Zobacz galerię zdjęć z sierocińca grozy
Najnowsze wydanie "The Sun" przynosi wstrząsające wspomnienia ofiar tamtego miejsca. 49-letnia kobieta, wówczas 13-letnia dziewczynka, opowiada, jak zamykano ją nagą w piwnicy bez okien. Trafiała tam, gdy odmawiała seksu za papierosy czy wódkę. By nie opierała się, napastnicy kazali jej połykać środki uspokajające.
"Budziłam się cała posiniaczona, z potwornym bólem głowy. Pamiętam, jak mną szarpano, jak wyrywano włosy. Zrywano ze mnie ubranie, a pracownicy wkładali mi ręce między nogi, łapali mnie za piersi" - wspomina kobieta.
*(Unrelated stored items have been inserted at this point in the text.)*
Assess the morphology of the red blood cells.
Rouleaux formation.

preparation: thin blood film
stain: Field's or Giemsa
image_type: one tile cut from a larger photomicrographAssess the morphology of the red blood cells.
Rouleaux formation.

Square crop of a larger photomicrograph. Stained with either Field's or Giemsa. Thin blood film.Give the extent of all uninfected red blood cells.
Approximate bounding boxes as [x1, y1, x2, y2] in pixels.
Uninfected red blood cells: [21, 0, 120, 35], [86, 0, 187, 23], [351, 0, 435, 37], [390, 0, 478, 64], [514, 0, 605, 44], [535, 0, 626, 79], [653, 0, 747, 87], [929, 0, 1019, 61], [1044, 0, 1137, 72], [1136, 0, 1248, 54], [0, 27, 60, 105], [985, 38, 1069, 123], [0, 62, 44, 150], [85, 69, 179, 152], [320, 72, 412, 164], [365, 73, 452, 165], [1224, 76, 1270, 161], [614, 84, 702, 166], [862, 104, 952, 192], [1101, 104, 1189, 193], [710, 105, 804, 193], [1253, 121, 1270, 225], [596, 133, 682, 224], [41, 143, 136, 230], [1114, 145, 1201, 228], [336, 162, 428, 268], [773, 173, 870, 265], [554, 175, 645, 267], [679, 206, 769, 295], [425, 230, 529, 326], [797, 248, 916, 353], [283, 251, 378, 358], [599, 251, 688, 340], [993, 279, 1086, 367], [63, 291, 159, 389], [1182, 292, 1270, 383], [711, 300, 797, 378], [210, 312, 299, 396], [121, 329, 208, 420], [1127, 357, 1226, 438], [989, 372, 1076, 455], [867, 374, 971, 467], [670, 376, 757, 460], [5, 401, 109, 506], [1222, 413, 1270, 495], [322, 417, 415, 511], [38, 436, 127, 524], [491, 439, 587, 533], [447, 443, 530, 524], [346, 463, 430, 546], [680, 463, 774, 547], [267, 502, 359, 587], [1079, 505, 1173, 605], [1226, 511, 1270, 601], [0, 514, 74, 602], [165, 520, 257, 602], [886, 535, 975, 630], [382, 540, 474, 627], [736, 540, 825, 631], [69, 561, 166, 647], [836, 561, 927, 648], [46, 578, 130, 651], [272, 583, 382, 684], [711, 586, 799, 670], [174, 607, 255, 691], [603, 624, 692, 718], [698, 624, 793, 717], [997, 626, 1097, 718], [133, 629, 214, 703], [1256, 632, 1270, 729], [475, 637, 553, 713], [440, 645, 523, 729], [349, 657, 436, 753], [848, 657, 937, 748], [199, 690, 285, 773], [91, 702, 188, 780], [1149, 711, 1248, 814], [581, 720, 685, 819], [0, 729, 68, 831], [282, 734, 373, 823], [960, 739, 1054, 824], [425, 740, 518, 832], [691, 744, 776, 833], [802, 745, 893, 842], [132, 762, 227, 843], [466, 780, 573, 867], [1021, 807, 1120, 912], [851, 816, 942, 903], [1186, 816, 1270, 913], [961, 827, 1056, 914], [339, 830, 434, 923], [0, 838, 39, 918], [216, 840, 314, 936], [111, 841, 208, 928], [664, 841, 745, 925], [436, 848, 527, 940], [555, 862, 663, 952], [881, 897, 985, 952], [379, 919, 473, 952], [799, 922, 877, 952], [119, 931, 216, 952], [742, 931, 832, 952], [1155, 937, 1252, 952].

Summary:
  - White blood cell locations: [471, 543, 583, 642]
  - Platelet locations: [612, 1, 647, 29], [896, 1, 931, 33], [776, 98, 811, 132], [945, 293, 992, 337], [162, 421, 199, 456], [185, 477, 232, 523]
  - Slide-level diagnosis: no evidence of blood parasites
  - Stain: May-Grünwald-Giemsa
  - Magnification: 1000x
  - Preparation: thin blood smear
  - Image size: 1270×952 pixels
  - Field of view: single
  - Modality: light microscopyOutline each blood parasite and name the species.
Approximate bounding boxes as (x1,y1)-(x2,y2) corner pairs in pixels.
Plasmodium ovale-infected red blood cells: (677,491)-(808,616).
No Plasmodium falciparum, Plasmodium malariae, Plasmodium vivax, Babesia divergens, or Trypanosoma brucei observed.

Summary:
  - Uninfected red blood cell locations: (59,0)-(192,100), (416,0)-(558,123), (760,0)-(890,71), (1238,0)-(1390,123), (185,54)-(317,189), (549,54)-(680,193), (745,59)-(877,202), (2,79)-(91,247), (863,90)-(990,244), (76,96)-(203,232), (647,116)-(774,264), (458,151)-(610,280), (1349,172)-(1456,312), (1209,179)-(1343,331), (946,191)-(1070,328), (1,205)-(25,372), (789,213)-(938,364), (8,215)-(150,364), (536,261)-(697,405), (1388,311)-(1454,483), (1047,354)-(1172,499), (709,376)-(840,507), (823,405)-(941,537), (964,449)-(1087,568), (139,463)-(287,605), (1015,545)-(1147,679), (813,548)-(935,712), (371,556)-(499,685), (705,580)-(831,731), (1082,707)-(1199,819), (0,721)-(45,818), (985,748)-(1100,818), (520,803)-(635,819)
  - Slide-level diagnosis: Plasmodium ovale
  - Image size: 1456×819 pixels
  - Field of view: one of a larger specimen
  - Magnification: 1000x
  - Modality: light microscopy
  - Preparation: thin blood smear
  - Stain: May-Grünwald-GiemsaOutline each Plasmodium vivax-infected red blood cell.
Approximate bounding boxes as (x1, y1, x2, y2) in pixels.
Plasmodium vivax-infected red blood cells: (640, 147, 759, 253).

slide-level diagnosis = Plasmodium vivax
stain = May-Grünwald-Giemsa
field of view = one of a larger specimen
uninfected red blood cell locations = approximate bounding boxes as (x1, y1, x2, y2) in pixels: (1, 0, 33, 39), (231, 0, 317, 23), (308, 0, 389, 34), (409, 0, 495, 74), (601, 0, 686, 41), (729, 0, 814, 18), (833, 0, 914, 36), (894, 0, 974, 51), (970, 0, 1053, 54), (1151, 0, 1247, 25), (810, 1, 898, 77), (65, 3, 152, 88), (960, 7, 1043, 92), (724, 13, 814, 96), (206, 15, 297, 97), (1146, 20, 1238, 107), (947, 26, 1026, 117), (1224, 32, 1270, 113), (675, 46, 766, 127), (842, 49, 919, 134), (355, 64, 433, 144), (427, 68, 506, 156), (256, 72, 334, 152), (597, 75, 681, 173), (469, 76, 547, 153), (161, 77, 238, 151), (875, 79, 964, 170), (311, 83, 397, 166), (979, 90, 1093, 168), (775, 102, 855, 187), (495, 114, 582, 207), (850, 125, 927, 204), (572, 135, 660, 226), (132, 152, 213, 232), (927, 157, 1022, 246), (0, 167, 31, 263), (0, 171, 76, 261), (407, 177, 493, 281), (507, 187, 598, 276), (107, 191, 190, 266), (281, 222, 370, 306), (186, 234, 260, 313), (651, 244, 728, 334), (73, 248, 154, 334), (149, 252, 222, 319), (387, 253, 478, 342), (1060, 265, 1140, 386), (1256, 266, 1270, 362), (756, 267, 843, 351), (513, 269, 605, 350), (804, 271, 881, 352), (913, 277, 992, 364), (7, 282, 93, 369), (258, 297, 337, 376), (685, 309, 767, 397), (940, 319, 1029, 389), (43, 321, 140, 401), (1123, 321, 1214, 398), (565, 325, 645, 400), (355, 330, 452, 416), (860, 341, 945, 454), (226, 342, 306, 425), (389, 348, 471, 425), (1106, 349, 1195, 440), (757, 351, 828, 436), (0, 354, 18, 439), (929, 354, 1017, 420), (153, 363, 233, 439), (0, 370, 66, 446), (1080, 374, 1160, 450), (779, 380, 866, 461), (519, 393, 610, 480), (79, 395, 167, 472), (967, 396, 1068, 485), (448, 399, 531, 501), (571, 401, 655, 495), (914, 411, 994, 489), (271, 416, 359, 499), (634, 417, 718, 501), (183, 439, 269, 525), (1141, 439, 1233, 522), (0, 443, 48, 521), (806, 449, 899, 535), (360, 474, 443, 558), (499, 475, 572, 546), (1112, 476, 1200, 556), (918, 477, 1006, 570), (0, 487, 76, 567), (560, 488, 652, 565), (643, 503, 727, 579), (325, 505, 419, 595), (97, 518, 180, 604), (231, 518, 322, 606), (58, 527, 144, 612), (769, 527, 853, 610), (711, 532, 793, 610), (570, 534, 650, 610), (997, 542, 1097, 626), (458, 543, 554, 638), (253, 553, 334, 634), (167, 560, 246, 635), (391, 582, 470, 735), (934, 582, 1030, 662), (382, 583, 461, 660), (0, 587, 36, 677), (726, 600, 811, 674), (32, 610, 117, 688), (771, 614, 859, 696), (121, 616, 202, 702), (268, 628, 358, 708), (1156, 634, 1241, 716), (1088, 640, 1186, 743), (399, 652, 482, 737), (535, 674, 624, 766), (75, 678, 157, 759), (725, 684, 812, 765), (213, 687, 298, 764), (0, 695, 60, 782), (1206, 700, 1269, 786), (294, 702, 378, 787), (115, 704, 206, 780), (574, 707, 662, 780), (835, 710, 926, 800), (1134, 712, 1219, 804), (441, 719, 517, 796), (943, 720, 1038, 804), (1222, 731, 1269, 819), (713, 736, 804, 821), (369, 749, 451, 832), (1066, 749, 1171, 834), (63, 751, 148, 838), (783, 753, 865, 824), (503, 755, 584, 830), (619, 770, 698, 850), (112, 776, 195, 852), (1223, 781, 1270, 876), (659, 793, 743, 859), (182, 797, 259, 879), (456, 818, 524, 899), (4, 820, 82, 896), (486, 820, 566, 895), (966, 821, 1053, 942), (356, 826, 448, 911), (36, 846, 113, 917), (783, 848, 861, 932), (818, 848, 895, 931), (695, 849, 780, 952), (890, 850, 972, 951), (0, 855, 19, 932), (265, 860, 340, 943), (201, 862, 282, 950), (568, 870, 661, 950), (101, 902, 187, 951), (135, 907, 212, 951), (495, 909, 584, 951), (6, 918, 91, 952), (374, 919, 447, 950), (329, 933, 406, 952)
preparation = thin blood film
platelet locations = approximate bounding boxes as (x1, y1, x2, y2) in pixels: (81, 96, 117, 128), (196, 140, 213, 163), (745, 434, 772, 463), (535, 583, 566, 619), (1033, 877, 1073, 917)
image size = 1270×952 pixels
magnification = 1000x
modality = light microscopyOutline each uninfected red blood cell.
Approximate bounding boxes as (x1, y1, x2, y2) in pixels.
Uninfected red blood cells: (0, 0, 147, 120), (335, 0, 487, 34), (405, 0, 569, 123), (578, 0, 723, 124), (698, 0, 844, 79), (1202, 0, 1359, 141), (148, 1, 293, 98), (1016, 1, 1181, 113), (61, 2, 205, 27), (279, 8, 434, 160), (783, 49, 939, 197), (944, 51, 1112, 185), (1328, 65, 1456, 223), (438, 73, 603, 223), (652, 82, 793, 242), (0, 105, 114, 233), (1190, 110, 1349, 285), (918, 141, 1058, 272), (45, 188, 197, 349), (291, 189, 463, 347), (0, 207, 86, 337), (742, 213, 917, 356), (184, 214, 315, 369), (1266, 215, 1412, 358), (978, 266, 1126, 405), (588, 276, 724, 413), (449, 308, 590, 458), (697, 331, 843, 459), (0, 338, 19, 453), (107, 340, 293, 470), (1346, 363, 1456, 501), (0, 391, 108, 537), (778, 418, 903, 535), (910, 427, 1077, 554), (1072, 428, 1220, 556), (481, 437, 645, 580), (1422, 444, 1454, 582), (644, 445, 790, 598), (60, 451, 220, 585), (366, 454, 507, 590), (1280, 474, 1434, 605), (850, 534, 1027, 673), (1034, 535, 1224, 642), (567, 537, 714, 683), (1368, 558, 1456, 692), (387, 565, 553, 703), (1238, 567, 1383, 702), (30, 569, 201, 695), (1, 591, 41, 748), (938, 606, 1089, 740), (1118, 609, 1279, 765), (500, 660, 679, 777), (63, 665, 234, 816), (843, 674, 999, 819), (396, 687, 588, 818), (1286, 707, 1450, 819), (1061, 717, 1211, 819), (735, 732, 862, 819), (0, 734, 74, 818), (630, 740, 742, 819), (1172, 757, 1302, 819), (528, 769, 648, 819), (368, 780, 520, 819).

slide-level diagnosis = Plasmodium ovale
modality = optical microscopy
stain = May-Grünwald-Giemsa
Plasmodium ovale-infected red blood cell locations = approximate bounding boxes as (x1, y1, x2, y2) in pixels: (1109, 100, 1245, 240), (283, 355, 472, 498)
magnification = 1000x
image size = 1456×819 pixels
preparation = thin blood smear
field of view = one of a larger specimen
Dodaje, że molestowali ją zarówno pracownicy, jak i zapraszani do domu znajomi. "Urządzali sobie orgie. Wybierali najsłabsze dzieci. Te, które nie mogły się im oprzeć" - opowiada gazecie kobieta. "Tym dzieciom nikt nie chciał pomóc. Dlatego trafiały do sierocińca, do jeszcze większego piekła" - wspomina.
Według niej, pracownicy sierocińca Haut de la Garenne mogli sobie wybrać któreś dzieci i zabrać je na cały dzień poza placówkę. Zwykle wywozili je do lasu albo nad jezioro i tam gwałcili.
Ale na tym nie koniec wstrząsających wspomnień. Opiekunowie nocami "bawili się" w coś, co sami nazywali "pinball wizard". Oznaczało to rzucanie dzieckiem o ścianę i liczenie, od ilu mebli odbije się, zanim spadnie na podłogę...
Takich historii jest już prawie 150. Tylu bowiem byłych mieszkańców sierocińca zgłosiło się na policję. Składają zeznania, by wyrzucić z siebie przez lata chowany ból.
Jako pierwsi na kości dzieci natrafili budowlańcy, remontujący sierociniec. Myśleli, że to szczątki zwierząt. Jednak wraz z krótkimi kośćmi odkryli drewniane dyby i żeliwne kajdany. Wtedy do akcji wkroczyła policja. I odnalazła już trzy ciała dzieci, czaszkę nastolatka i sześć dalszych, prawdopodobnych miejsc, gdzie chowano zamordowane maluchy.